### What you need to do
Entries follow. Set all of them down as they stand.

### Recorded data
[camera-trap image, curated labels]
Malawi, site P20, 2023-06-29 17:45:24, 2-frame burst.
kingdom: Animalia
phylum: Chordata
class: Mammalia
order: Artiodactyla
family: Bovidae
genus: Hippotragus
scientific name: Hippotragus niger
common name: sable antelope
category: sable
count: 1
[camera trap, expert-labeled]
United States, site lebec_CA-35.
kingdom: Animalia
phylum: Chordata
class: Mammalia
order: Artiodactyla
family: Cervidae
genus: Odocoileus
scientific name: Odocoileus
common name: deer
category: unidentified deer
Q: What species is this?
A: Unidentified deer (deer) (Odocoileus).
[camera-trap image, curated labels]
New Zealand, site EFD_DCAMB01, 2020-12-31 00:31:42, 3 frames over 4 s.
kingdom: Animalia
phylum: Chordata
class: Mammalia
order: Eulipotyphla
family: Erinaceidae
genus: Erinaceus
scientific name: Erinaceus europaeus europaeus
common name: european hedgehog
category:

### Solved problem
[camera-trap image, curated labels]
Malawi, site P20, 2023-06-29 17:45:24, 2-frame burst.
kingdom: Animalia
phylum: Chordata
class: Mammalia
order: Artiodactyla
family: Bovidae
genus: Hippotragus
scientific name: Hippotragus niger
common name: sable antelope
category: sable
count: 1
[camera trap, expert-labeled]
United States, site lebec_CA-35.
kingdom: Animalia
phylum: Chordata
class: Mammalia
order: Artiodactyla
family: Cervidae
genus: Odocoileus
scientific name: Odocoileus
common name: deer
category: unidentified deer
Q: What species is this?
A: Unidentified deer (deer) (Odocoileus).
[camera-trap image, curated labels]
New Zealand, site EFD_DCAMB01, 2020-12-31 00:31:42, 3 frames over 4 s.
kingdom: Animalia
phylum: Chordata
class: Mammalia
order: Eulipotyphla
family: Erinaceidae
genus: Erinaceus
scientific name: Erinaceus europaeus europaeus
common name: european hedgehog
category:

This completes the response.